_INSTRUCCIONES_
A – En el texto sobre Cristo y el amor, ¿qué necesita todo hombre para reconocer la dignidad propia y la de los otros?
B – Según el texto sobre Cristo y el amor, ¿sobre quiénes hay que pedir a Cristo que derrame su luz? Nombra a todos.
C – Prosigue el texto sobre Cristo y el amor a partir de su última oración.

Hoy tenemos que poner nuestros ojos en Cristo, Él es la luz del mundo, y pedirle que derrame esa luz sobre nosotros, sobre nuestro pueblo y sobre nuestros seres más queridos.

El hombre no puede vivir sin amor. “La vida del hombre no tienen sentido si no se le revela el amor, si no se encuentra con el amor, si no lo experimenta y lo hace suyo, si no participa en el amor vivamente” Juan Pablo II. R.H.) Todo hombre necesita el amor para reconocer la dignidad propia y la de los otros y para encontrar un sentido valioso a su vida. El amor debe impregnar toda la vida social.

_DATOS MOSTRADOS_
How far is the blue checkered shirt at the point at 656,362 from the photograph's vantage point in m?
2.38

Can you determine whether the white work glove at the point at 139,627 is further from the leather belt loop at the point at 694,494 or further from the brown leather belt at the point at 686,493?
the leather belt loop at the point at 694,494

_RESPUESTAS DEL EJERCICIO_
A – Todo hombre necesita el amor.

B – Sobre nosotros, sobre nuestro pueblo y sobre nuestros seres más queridos.

C –
Pero hay una forma de amor que aparece especialmente ligada a la realización de la persona. Es una forma de amor que expresa unas relaciones que son definitivas para la plena felicidad de la persona. Es el amor que tiene su fuente en el matrimonio y en la familia. El amor de los padres (padre y madre) a los hijos: un amor que está en el origen de cada persona que viene a la existencia como hijo; y el amor permanente, indisoluble y abierto a la vida entre un hombre y una mujer. Tenemos que pedir al Santo Cristo del Humilladero que derrame su amor y misericordia sobre las familias, sobre los matrimonios y sobre los hijos y ilumine las mentes de todos los que tienen responsabilidades públicas y de los gobernantes para protejan y defienda la institución familia, por que de la estabilidad de las familias depende la estabilidad de la sociedad y depende, en definitivas, la felicidad de todo ser humano.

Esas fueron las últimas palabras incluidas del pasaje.